● TASK TO COMPLETE
Output every entry below word for word, minus the images.

*** EXERCISE DATA Section Begins ***

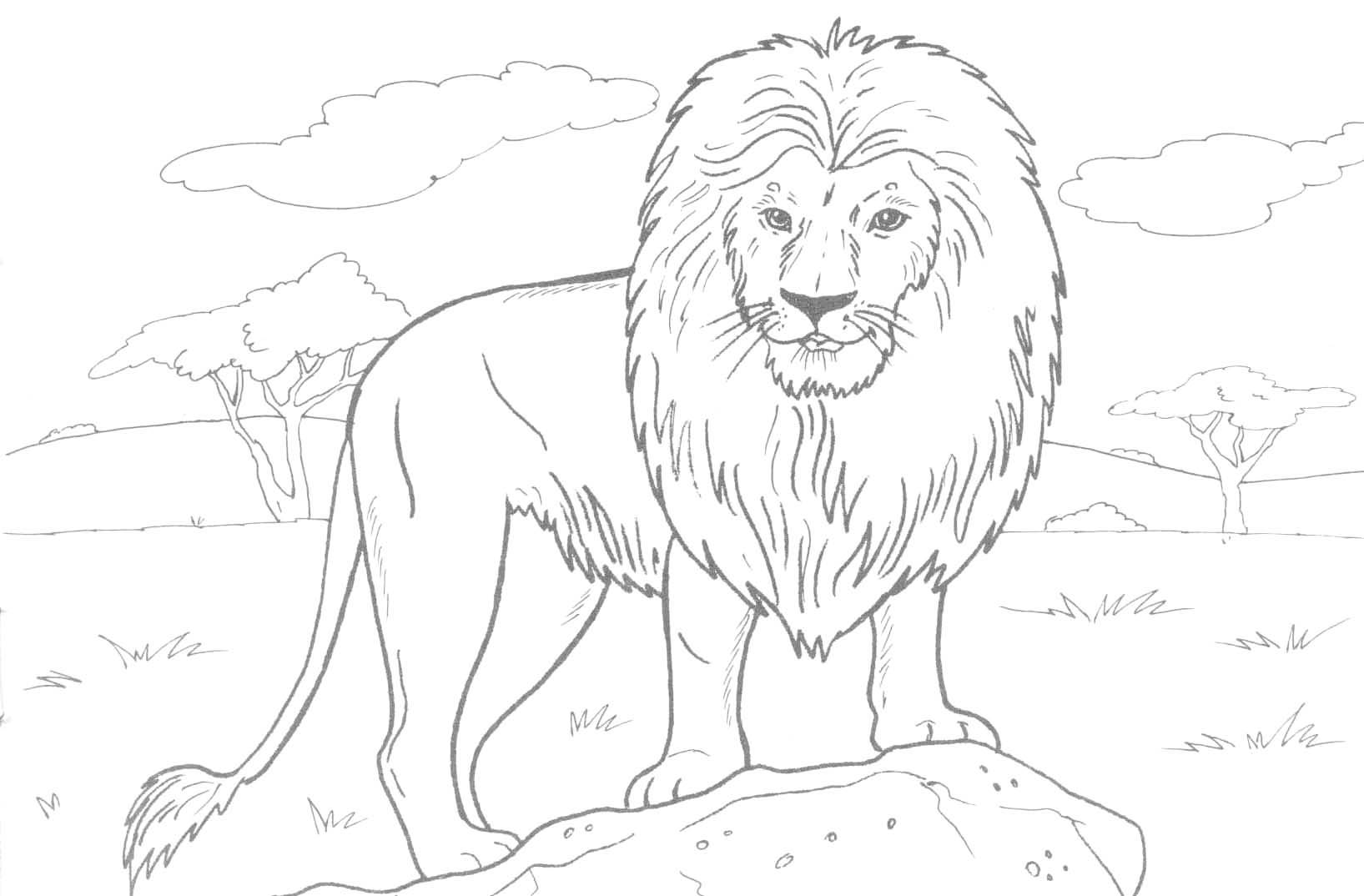 African_Lion_Coloring_Page_01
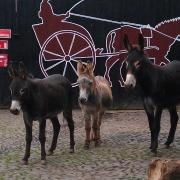 Bild dreier Esel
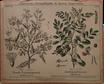 Gummiacacie und Indigopflanze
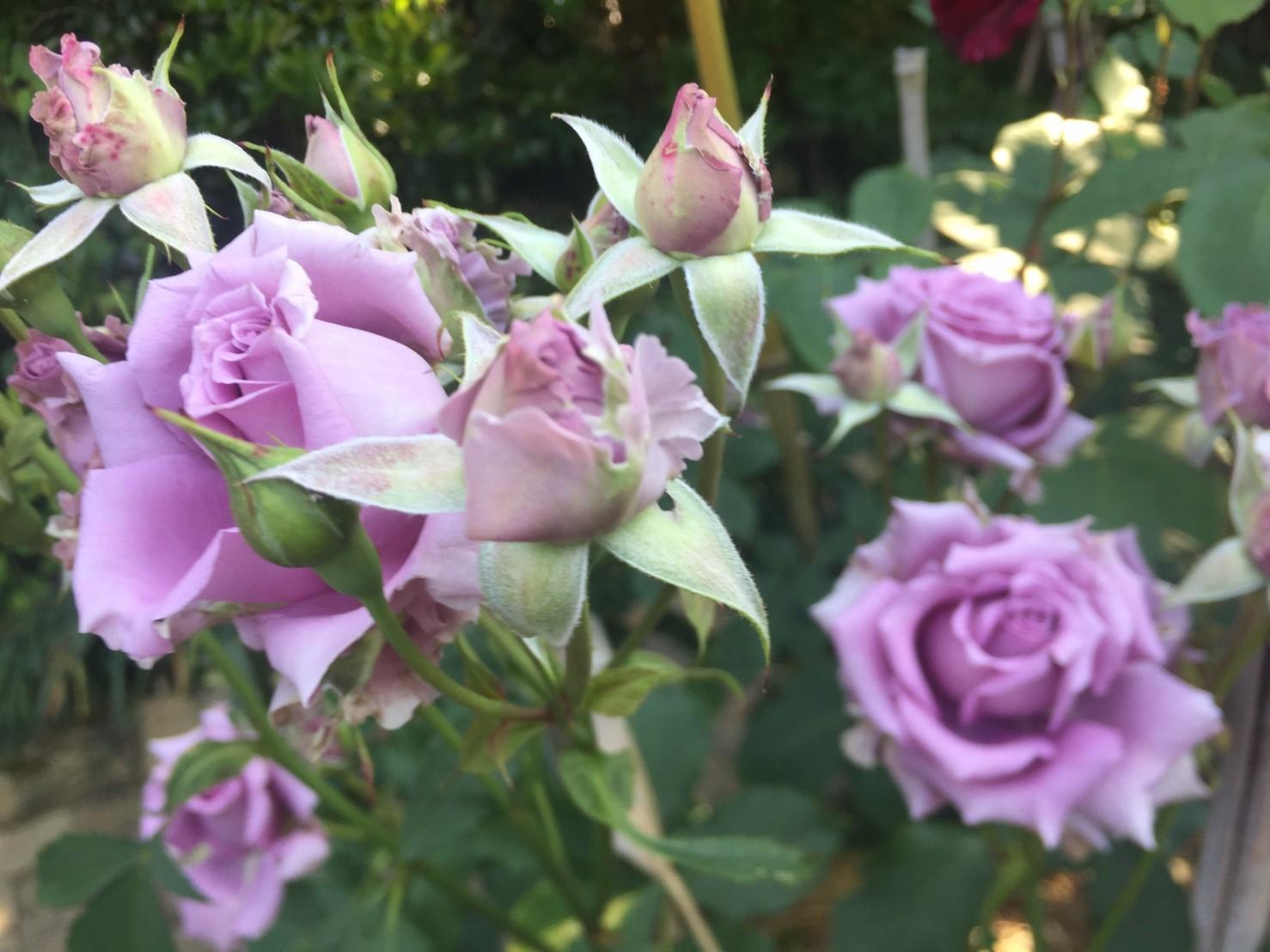 Rose Garden Fujii_e0115904_12370409.jpg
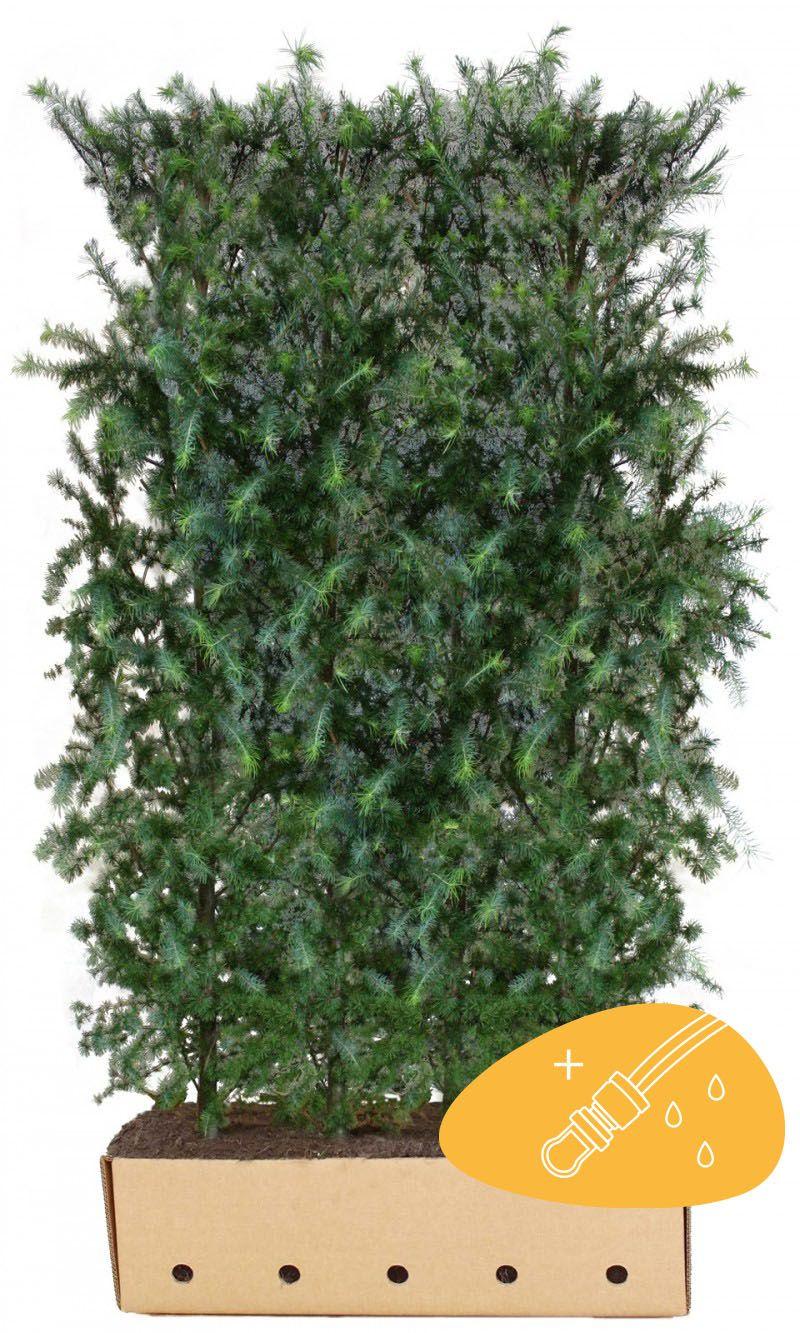 Larice giapponese (Larix kaempferi) Siepe pronta 200 cm Qualità extra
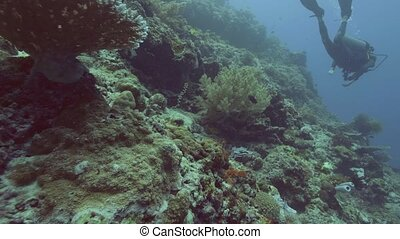 Beautiful coral reef, fish and scuba diver swimming...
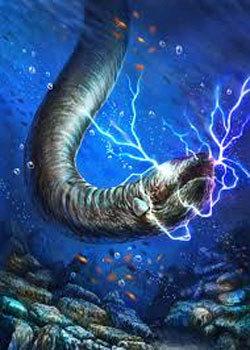 تولید برق توسط مارماهیهای الکتریکی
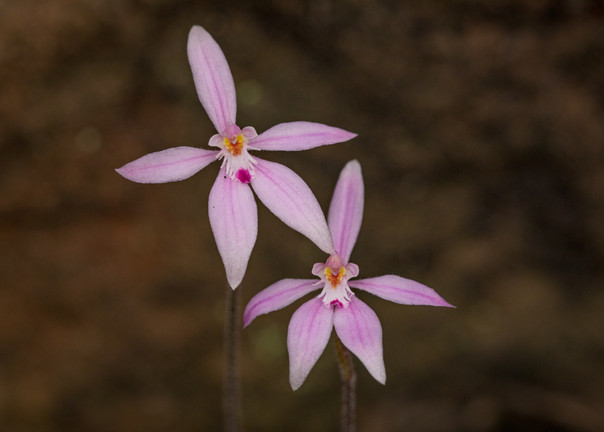 Pale Pink Fairy Orchid
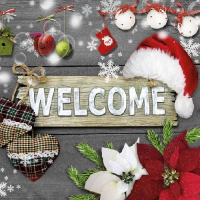 Serviettes lunch Welcome Santa Grey
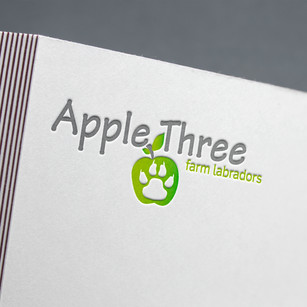 Apple Three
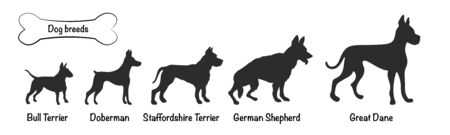 Vector silhouettes of 5 dog breeds on white background. Isolated icons of terriers, shepherd, doberman, great dane Çizim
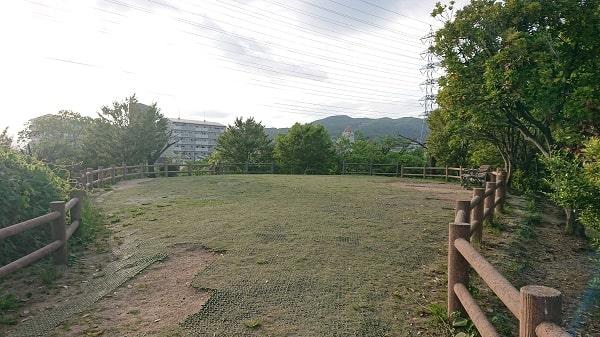 上の池公園の芝生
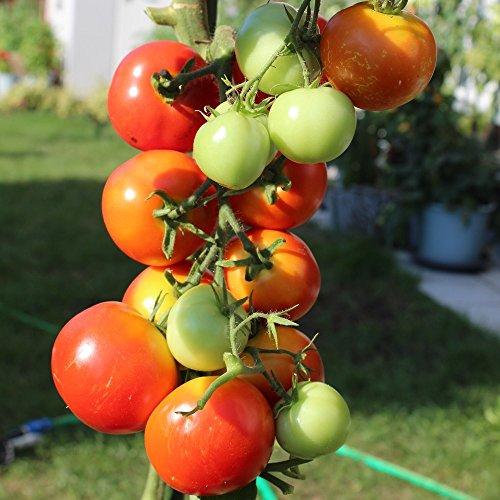 Moneymaker Tomatensamen für ca. 20 Pflanzen - Massenertrag, kältetollerant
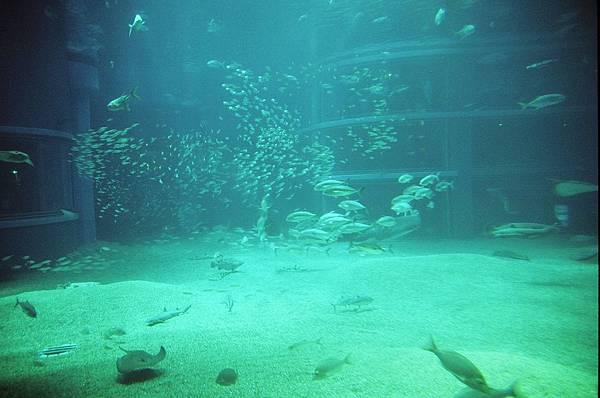 太平洋水槽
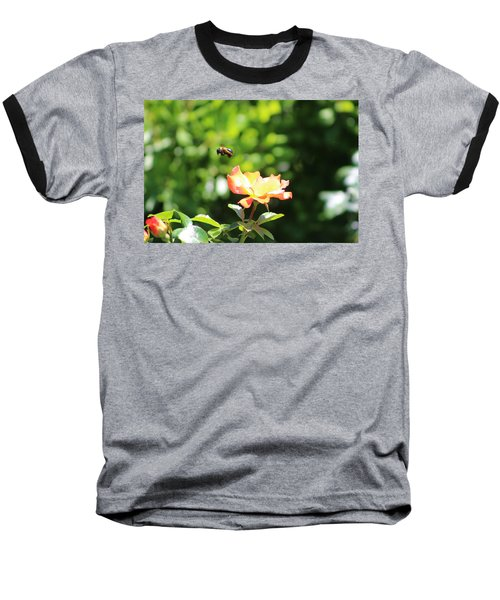 Bee Flying From Peach Petal Rose Baseball T-Shirt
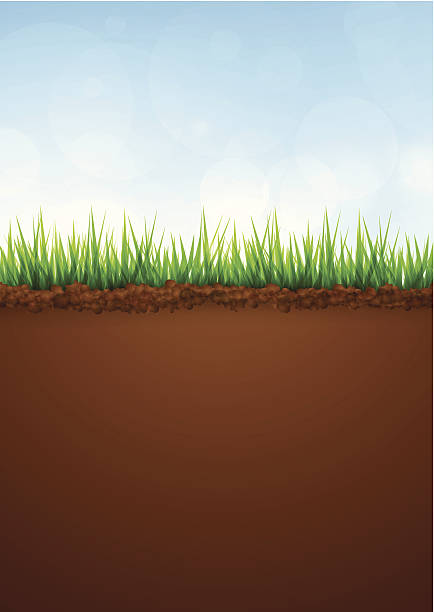 Royalty free soil clip art vector images illustrations for Soil clipart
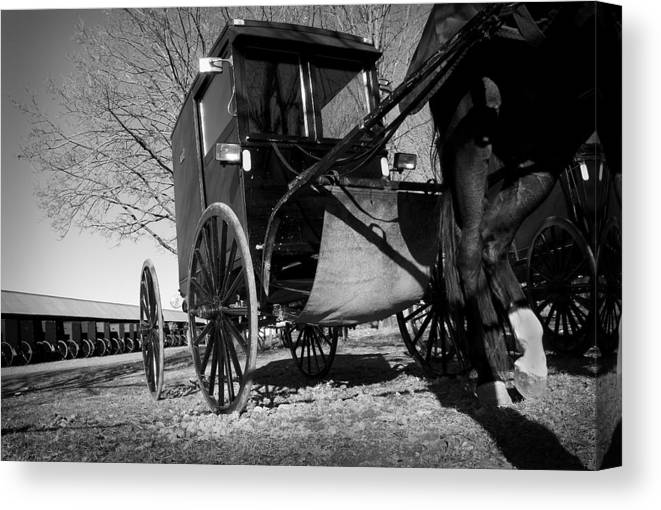 Amish Canvas Print featuring the photograph Patience by Kevin Brett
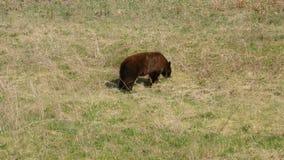 Уединённый бурый медведь есть траву стороной дороги сток-видео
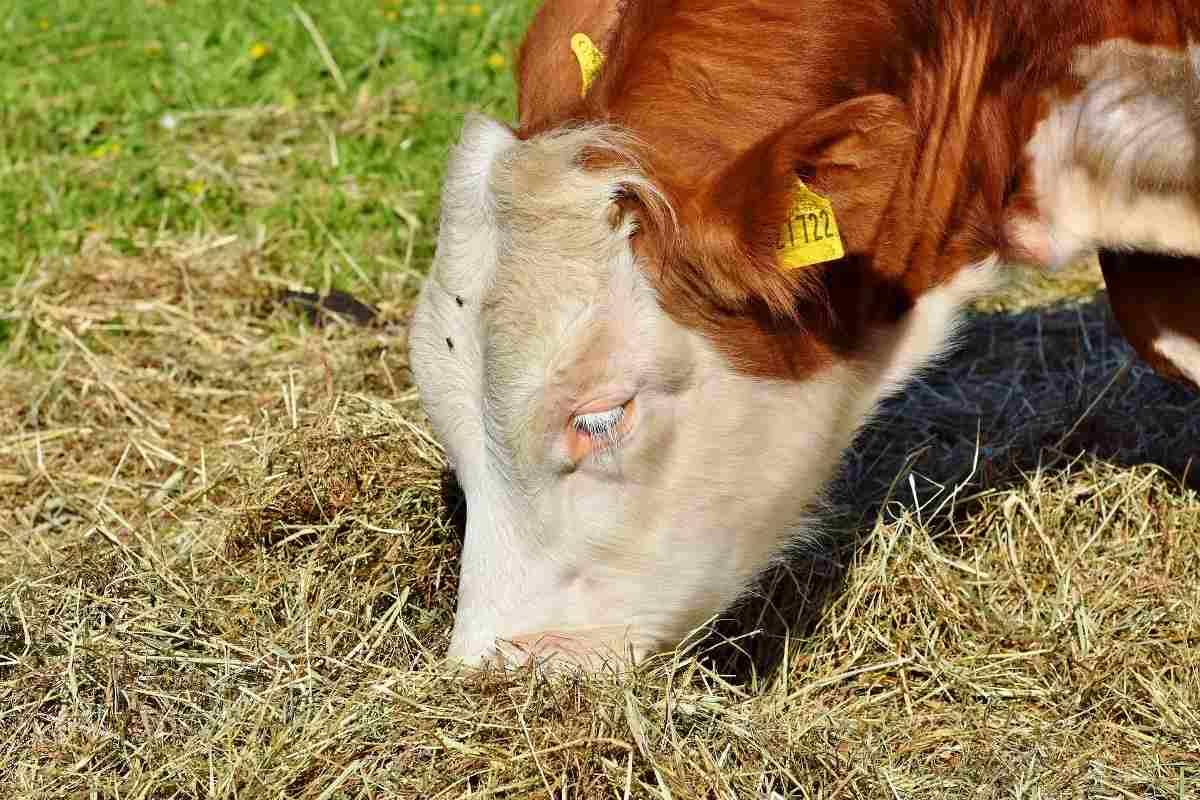 Steps To Start a Dairy Farming in Kenya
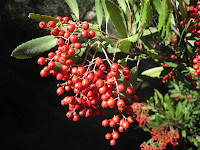 Toyon (Heteromeles arbutifolia) aka Christmas berry, California holly, holly wood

*** EXERCISE DATA Section Ends ***

● EXERCISE RESULT
 African_Lion_Coloring_Page_01
 Bild dreier Esel
 Gummiacacie und Indigopflanze
 Rose Garden Fujii_e0115904_12370409.jpg
 Larice giapponese (Larix kaempferi) Siepe pronta 200 cm Qualità extra
 Beautiful coral reef, fish and scuba diver swimming...
 تولید برق توسط مارماهیهای الکتریکی
 Pale Pink Fairy Orchid
 Serviettes lunch Welcome Santa Grey
 Apple Three
 Vector silhouettes of 5 dog breeds on white background. Isolated icons of terriers, shepherd, doberman, great dane Çizim
 上の池公園の芝生
 Moneymaker Tomatensamen für ca. 20 Pflanzen - Massenertrag, kältetollerant
 太平洋水槽
 Bee Flying From Peach Petal Rose Baseball T-Shirt
 Royalty free soil clip art vector images illustrations for Soil clipart
 Amish Canvas Print featuring the photograph Patience by Kevin Brett
 Уединённый бурый медведь есть траву стороной дороги сток-видео
 Steps To Start a Dairy Farming in Kenya
 Toyon (Heteromeles arbutifolia) aka Christmas berry, California holly, holly wood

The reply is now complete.